*

  • asıl adı "william sydney porter" olan müthiş kısa öyküler yazarak insanlara yaşama sevinci aşılayan amerikalı yazar.
    (bkz: o henry)
  • coca-cola reklamlarinda gol atmaya calisan kaleci...
  • o henry her zaman küçük mutlulukları,küçük sevinçleri olağanüstü bir sezgiyle yakalayıp bize anlatır.hayata bıyık altından gülerek bakan bu yazarın hikayelerinde hep bir mizah havası vardır.hikayeleri katıla katıla güldürmez ama sürekli tebessüm ettirir.bunun için de tekrar tekrar okumak ister insan.''armağan''isimli bir hikayesi vardı ve çok dokanmıştı bana.birbirlerini seven evli, iki insan vardı .della ve jim.bunlar çok fakirler işte,ev tutacak paraları bile yok.ertesi gün noel olduğu için birbirlerine hediye almak istiyolar fekat paraları da yok(ühhüü adile naşit gibi şimdi bile ağlarım) sonra jim büyükbabasının sonra da babasının olan altın saatini satmak zorunda kalıyor hediye almak için ve della'ya bir tarak satın alıyor bu parayla.della ise taa dizlerine kadar uzanan saçlarını peruka yapan bir yere satıyor ve jim'e saatine takması için bir saat zinciri satın alıyor.ve ikiside hediyelerini kullanamıyorlar ama gerçekten birbirlerinin değerini bir kez daha anlamış oluyolar.-the end-
  • hıncal uluç bi aralar köşesinde hikayelerini yayınlardı okurduk zevkle.
  • bulduğum her kitabını almaya çalı$tığım ender yazarlardan.
    tavuk suyuna çorba hikayelerinin atası.
  • hıncal uluç'un her 1 ocak günü köşesinde yayınladığı hikayenin yazarı.
  • the gift of the magi (the gift of maggie ya da the gift of magi degil, sadece the gift of the magi) adli hikayesinde:

    ..."oh, and the next two hours tripped by on rosy wings. forget the hashed metaphor. she was ransacking the stores for jim's present."

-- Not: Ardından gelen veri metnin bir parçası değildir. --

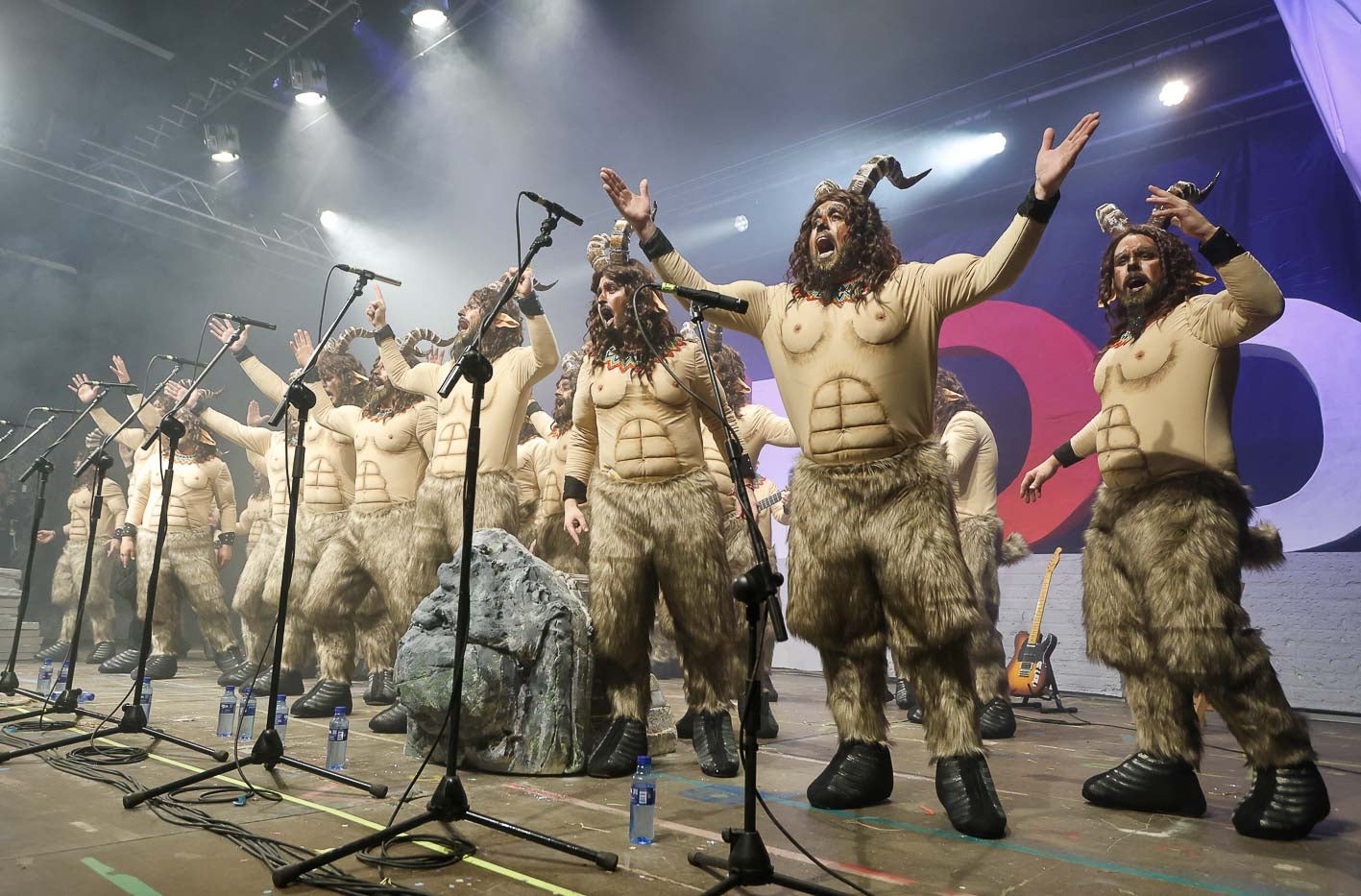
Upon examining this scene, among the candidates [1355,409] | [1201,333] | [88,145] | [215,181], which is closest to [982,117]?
[1355,409]

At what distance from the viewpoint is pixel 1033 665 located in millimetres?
6363

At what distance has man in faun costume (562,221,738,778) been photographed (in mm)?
3504

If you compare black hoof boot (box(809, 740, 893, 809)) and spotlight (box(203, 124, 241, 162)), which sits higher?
spotlight (box(203, 124, 241, 162))

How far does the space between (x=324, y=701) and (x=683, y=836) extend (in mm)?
3375

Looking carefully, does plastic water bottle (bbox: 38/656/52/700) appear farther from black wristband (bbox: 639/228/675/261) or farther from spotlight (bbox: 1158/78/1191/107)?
spotlight (bbox: 1158/78/1191/107)

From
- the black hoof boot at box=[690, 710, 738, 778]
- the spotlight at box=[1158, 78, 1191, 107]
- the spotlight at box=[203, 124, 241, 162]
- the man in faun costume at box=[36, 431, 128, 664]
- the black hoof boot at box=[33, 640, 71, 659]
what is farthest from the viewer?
the spotlight at box=[203, 124, 241, 162]

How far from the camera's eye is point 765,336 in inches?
125

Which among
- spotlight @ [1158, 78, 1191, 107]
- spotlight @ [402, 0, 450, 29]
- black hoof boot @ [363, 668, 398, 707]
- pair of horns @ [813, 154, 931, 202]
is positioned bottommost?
black hoof boot @ [363, 668, 398, 707]

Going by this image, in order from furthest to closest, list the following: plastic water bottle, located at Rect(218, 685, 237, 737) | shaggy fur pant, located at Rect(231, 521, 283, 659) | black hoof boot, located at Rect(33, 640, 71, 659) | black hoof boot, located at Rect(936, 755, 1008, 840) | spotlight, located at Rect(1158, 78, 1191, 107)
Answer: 1. black hoof boot, located at Rect(33, 640, 71, 659)
2. spotlight, located at Rect(1158, 78, 1191, 107)
3. shaggy fur pant, located at Rect(231, 521, 283, 659)
4. plastic water bottle, located at Rect(218, 685, 237, 737)
5. black hoof boot, located at Rect(936, 755, 1008, 840)

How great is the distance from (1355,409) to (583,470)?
18.2 feet

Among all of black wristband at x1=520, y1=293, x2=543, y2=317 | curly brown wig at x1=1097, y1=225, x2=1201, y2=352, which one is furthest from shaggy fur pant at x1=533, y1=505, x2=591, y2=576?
curly brown wig at x1=1097, y1=225, x2=1201, y2=352

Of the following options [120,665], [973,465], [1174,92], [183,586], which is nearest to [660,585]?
[973,465]

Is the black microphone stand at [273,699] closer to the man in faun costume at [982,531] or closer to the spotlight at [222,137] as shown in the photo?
the man in faun costume at [982,531]

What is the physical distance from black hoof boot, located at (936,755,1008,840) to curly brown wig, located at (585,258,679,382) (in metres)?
1.97
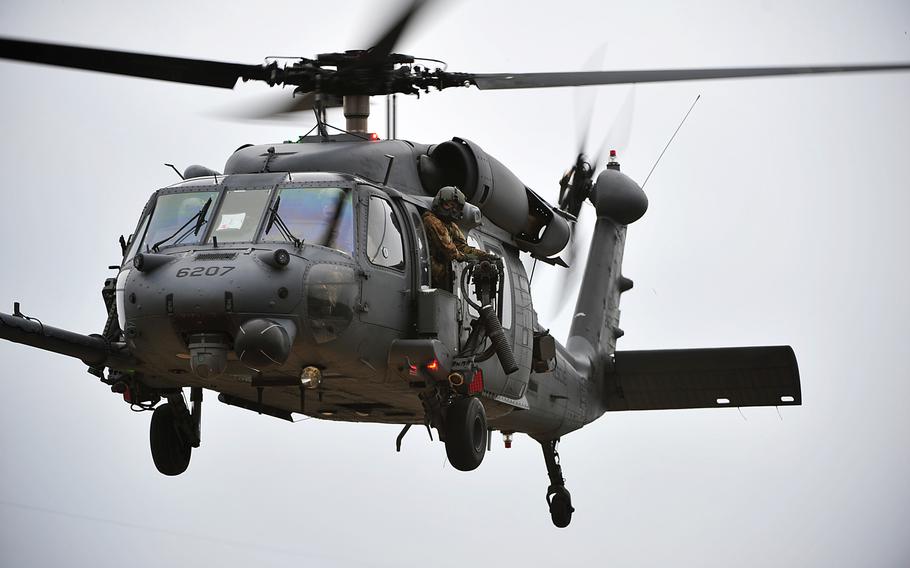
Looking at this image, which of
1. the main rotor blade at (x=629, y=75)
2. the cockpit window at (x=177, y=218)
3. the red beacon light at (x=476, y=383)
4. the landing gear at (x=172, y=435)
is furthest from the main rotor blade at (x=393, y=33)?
the landing gear at (x=172, y=435)

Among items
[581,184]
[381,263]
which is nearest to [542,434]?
[581,184]

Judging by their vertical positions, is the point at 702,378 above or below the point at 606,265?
below

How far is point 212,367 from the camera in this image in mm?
9367

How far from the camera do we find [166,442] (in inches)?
438

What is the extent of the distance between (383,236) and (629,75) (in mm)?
2092

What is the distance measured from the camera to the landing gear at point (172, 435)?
36.5 ft

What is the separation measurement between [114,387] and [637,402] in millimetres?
5476

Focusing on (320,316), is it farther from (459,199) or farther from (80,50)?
(80,50)

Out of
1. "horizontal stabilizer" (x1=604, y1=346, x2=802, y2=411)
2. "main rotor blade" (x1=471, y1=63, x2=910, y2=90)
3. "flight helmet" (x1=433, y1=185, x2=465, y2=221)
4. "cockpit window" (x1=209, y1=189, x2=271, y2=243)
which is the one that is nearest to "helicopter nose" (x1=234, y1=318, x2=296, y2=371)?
"cockpit window" (x1=209, y1=189, x2=271, y2=243)

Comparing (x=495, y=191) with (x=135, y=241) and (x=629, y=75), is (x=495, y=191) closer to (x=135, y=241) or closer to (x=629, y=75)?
(x=629, y=75)

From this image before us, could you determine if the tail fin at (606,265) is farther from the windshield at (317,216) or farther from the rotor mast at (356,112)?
the windshield at (317,216)

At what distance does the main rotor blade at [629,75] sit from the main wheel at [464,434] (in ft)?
7.43

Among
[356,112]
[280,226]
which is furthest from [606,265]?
[280,226]

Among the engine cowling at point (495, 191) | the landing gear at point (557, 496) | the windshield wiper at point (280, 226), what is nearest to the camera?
the windshield wiper at point (280, 226)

    şeklinde bir sarkazm yaratan eğlenceli adam.
  • ölümünden sonra american academy of arts and science tarafindan adına ödül konmuş amerikali yazar. olacak o kadar'da bir sürü öyküsü aynen oynanmıştı, referans gösterilmeyerek. (bkz: intihal)
  • gerçek adı william sydney porter olan yazar,1862-kuzey carolina da yoksul bir ailenin oğlu olarak dünyaya geldi.küçük yaşta öksüz kaldı ve eğitimini yarım bıraktı.bir süre bir eczanede çalışan yazar 1882 de teksas a gitti.eczacı kalfalığı,muhasebecilik,harita ressamlığı gibi çeşitli işlerede çalışmıştır.evlendikten sonra bir kitabın illüstrasyon işine başlayan henry,sonra bankada veznedarlığa başlamış fakat zimmetine parta geçirdiği suçlamasıyla işine son verilmiştir.houston post ta köşe yazarlığına başlayan yazar hapse girmemek için honduras a kaçar fakat karısının ölümü üzerine tekrar abd ye geri döner.5 yıl hapse mahkum olan henry nin hayatında yazdığı hikayelerin kahramanlarının hayatlarının izlerine rastlarız.kimi zaman macera dolu kimi zamn trajik kimi zaman da komik.o henry new york ta uzun süreli bir ayyaşlık dönemi geçirmiştir.1910 yılında new york da bir otel odasında ölü bulunduğunda odada boş içki şişeleri bulunmuştur,cebindeyse birkaç bozuk para.
  • bir hikayesinde "dolandırılan bir insan dolandırıldığını hiçbir zaman anlamayacaksa aslında dolandırılmamıştır" tezini savunan hikaye yazarı. örnek hikayede adam boyadığı kumları gaz lambasının aniden parlamalarını ve kalitesinin düşmesini azaltır diye satıyordu. ama satarken her zaman şunu da söylüyordu. "bunun işe yaraması için lambanızı her hafta temizlemelisiniz." aslında sadece temizlemenin yaptığı bir işi sattığı kumlara mal ederek insanları dolandırıyordu ama insanlar bunu asla öğrenmediklerinden gerçekte verdikleri o para işerine yarıyordu.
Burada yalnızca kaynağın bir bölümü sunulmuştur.